Вопросы и задания –
1. Изложите текст о татарских надгробных памятниках в двух предложениях.
2. В пределах какого кантона ТССР проводилось обследование, о котором говорится в тексте о татарских надгробных памятниках?
3. Верните отрывок текста о татарских надгробных памятниках между словами «О двух татарских» и «началом XVII-го веков.», включая их самих.

Текст для анализа –

::::::

О двух татарских надгробных памятниках XVII-го века
Летом 1927 и 1928 годов мне пришлось обследовать значительное количество древних
татарских надгробных памятников в пределах Арского кантона ТССР. Всего мною зарегистрировано,
описано и отчасти зафотографировано до 50 памятников, относящихся в большинстве
случаев к XVI-му веку, среди которых имеется некоторое количество камней, датированных
концом XV-го и началом XVII-го веков.
В виду того, что я готовлю отдельную статью с подробным описанием всех найденных
мною памятников, на этот раз я остановлюсь только на двух редких камнях начала
XVII-го века.
Семнадцатый век отмечен в истории татар упадком экономической и, следовательно,
культурной жизни господствующих классов. Во второй половине XVI-го века после
покорения Казанского Ханства прежние владетельные классы татарского общества в
лице духовенства и светской аграрно-военной аристократии потерпели со стороны
наступающего московского торгового капитализма окончательный разгром. Крупные
латифундии их были конфискованы; в количественном отношении земельная аристократия
потерпела страшную убыль во время последовавших после взятия Казани перманентных
восстаний; наконец, огромная часть землевладельцев-феодалов крестилась в целях
сохранения своего экономического положения, дав таким образом начало многим русским
дворянским фамилиям. Остатки татарской аграрной аристократии, урезанные в политических
правах, сохранившие землевладения лишь в провинциях, отдаленных от главных речных
артерий и, следовательно, от хлебного рынка, обречены были влачить довольно жалкое
существование. Приспособление этого класса к новым условиям развивающегося в стране
торгово-капиталистического строя началось несколько позже.
Поэтому до нас сохранились очень небольшое количество могильных памятников, отмеченных
XVII-ым веком. Дорого стоящие памятники могли ставить только экономически мощные
слои населения, и все эпиграфические памятники этой эпохи, конечно, поставлены
на могилах представителей высших классов общества, главным образом, владельцев
поместий в сельских местностях, князей и мурз.

::::::

Фрагменты набора данных –

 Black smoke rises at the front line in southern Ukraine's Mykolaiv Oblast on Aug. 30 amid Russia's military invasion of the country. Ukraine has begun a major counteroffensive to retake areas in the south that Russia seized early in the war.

::::::

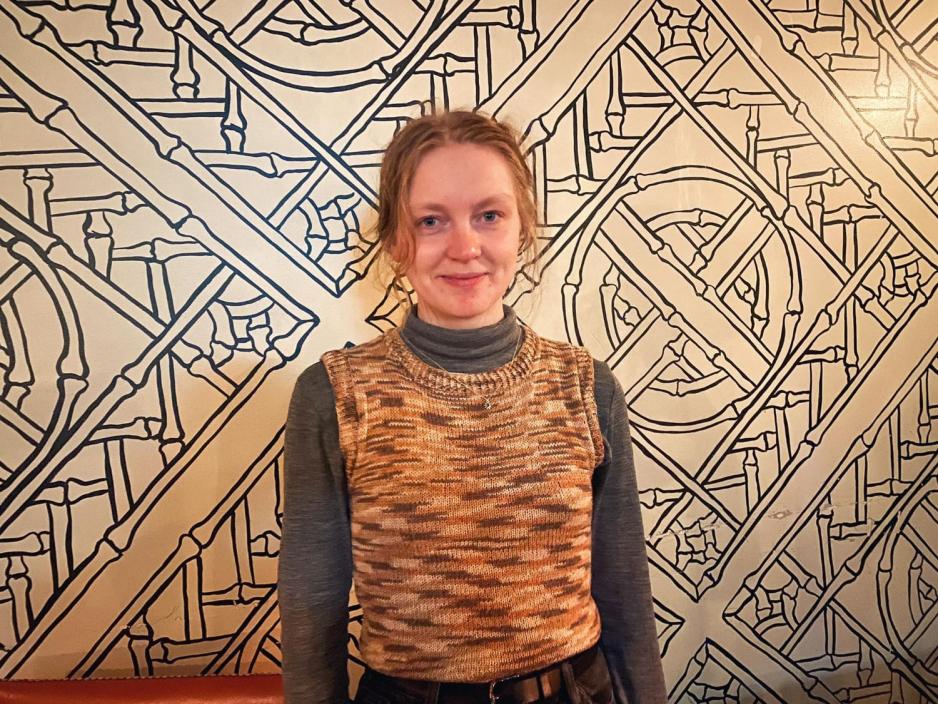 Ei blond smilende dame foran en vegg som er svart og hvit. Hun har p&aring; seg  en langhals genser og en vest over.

::::::

Ответы к заданиям –
1. Летом 1927 и 1928 годов в Арском кантоне ТССР было обследовано до 50 древних татарских надгробных памятников, в большинстве своем XVI века, но здесь рассматриваются лишь два редких камня начала XVII века. Памятников XVII века сохранилось очень мало: после покорения Казанского ханства татарская знать пришла в упадок, а дорогие надгробия могли ставить только экономически мощные слои населения.

2. В пределах Арского кантона.

3.
О двух татарских надгробных памятниках XVII-го века
Летом 1927 и 1928 годов мне пришлось обследовать значительное количество древних
татарских надгробных памятников в пределах Арского кантона ТССР. Всего мною зарегистрировано,
описано и отчасти зафотографировано до 50 памятников, относящихся в большинстве
случаев к XVI-му веку, среди которых имеется некоторое количество камней, датированных
концом XV-го и началом XVII-го веков.